Excerpt Start Marker

Bike dies at stops

Status
Not open for further replies.
I remember that. I may try that too.

What exactly did you glue it on with?

What did you fill the original hole with? Did you need to do that or was it just to make it tidier?
As I could only really move it over about 6mm I was afraid that the new hole would brake into the old one, so I filled it with Kwiksteel epoxy putty (like JB weld I think) and trimmed it flat, then drilled and tapped. I think I used some silicone to glue the stop on, but Araldite or anything like that would do it. Or you could put a small grub screw into the side of it.
 
Oh, Dave, what is the fuel pipe you use?

does it stay soft ?
 
Thanks, By the way if you need any more pics of the gantry I have some.

It looks like the stop is roughly L shaped?

I can't see how silicone would hold it on.

I wonder if there's enough room to put an Allen head bolt and then just need to use a hex key to adjust? Might need to have the head turned down.
 
It looks like the stop is roughly L shaped?

I can't see how silicone would hold it on.

I wonder if there's enough room to put an Allen head bolt and then just need to use a hex key to adjust? Might need to have the head turned down.
Hi Dave, no it's U shaped...


Bike dies at stops



Not sure what you mean about the allen bolt ?


Cheers,

cliffa.
 
Hi Dave, no it's U shaped...


View attachment 16510


Not sure what you mean about the allen bolt ?


Cheers,

cliffa.

Very nice, I might even have some aluminum scrap. I can see with the U-shape that it wouldn't take much to keep it in place.

The Allen bolt to replace the idle screw (the one with the brass knob).
 
Why don’t you set the idle with the idle screws on the carbs? This would eliminate the idle screw as being an issue. Usually fluctuating idle is an indicator of air leaks. Is the balance pipe a good fit etc?
 
Why don’t you set the idle with the idle screws on the carbs? This would eliminate the idle screw as being an issue. Usually fluctuating idle is an indicator of air leaks. Is the balance pipe a good fit etc?

The whole point of the single cable setup is to eliminate the need to set the idle independently.

So far I think the note @cliffa had about the idle screw conflicting with the spring seems to make the most sense. I've tried the washer thing but I need to get out for more test rides to confirm. Test rides are far between for me so I appreciate everyone's input but be patient!
 
Looking at your first pick Dave, is the clearance from the bottom of the slide to the carb floor the same on both carbs when the slides are bottomed out?
 
Looking at your first pick Dave, is the clearance from the bottom of the slide to the carb floor the same on both carbs when the slides are bottomed out?

Now that I have the vacuum evened out I think they are much better. I had to bring up the right slide. Heck, when it was hot a barely touched the kickstarter and it roared to life. Scared me! I’ll fire it up again tomorrow and see how she does from cold.

Back before the engine boo boo I had the carbs also pretty dialed in and it was one or two kicks consistently. I’ll be happy to get back to that.

Excerpt End Marker
Material shown Start Marker

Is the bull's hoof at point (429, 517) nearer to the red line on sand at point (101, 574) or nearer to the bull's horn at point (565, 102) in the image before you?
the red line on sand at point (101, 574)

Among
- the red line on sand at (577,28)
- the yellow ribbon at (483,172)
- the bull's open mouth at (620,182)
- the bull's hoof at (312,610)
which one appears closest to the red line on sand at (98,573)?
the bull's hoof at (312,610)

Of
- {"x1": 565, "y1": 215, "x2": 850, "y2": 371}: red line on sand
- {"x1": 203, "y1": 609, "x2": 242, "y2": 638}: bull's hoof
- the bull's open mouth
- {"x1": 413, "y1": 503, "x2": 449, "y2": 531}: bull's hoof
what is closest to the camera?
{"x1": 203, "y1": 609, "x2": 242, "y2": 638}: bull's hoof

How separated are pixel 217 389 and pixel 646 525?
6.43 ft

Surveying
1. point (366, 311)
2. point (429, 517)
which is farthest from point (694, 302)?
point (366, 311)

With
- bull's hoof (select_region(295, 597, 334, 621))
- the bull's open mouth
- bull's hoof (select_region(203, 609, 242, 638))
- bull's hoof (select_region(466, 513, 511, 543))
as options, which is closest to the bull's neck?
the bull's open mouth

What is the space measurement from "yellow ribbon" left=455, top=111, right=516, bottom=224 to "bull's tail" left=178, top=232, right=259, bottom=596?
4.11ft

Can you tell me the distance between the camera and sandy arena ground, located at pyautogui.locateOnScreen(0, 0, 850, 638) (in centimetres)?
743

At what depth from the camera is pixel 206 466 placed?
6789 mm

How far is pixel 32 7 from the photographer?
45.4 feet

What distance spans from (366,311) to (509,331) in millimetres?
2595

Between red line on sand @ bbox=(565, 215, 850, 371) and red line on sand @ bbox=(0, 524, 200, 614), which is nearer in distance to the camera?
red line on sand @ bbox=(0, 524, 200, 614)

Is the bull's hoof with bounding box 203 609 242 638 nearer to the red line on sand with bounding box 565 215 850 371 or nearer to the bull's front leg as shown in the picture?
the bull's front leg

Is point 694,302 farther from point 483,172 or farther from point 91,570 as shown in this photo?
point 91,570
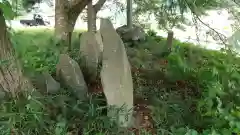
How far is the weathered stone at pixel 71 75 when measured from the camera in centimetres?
243

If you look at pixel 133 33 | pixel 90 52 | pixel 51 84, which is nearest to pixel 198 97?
pixel 90 52

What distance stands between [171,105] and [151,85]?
15.9 inches

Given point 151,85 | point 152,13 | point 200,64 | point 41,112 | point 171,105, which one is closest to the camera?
point 41,112

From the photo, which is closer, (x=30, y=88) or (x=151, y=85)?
(x=30, y=88)

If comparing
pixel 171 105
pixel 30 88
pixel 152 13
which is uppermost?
pixel 152 13

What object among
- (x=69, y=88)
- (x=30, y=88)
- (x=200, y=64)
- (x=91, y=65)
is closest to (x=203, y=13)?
(x=200, y=64)

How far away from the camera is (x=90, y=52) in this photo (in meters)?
2.77

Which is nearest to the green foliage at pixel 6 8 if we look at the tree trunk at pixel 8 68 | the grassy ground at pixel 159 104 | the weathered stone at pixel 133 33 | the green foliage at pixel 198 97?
the tree trunk at pixel 8 68

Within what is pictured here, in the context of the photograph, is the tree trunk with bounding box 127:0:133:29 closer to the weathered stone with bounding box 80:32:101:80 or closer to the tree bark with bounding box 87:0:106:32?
the tree bark with bounding box 87:0:106:32

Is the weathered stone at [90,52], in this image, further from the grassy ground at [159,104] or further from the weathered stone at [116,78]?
the weathered stone at [116,78]

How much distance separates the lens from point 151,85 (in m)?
2.74

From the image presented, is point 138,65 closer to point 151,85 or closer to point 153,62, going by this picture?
point 153,62

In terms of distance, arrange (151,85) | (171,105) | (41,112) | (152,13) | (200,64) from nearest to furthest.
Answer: (41,112), (171,105), (151,85), (200,64), (152,13)

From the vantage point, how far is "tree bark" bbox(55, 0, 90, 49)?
3.26 m
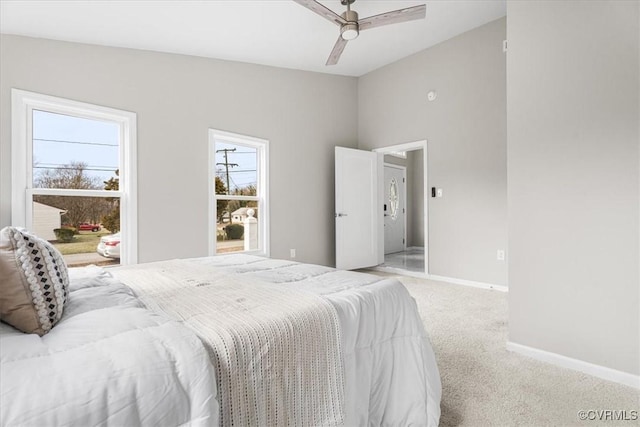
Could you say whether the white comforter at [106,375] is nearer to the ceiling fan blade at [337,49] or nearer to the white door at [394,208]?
the ceiling fan blade at [337,49]

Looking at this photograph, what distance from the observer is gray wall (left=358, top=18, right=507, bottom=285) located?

Material shown End Marker

▶ _Exercise goal_
Rewrite the thread from "The whole point" up to and including "but be patient!", putting "spacer" in place of "washer". Rely on the thread alone.

▶ _Result below_
The whole point of the single cable setup is to eliminate the need to set the idle independently.

So far I think the note @cliffa had about the idle screw conflicting with the spring seems to make the most sense. I've tried the spacer thing but I need to get out for more test rides to confirm. Test rides are far between for me so I appreciate everyone's input but be patient!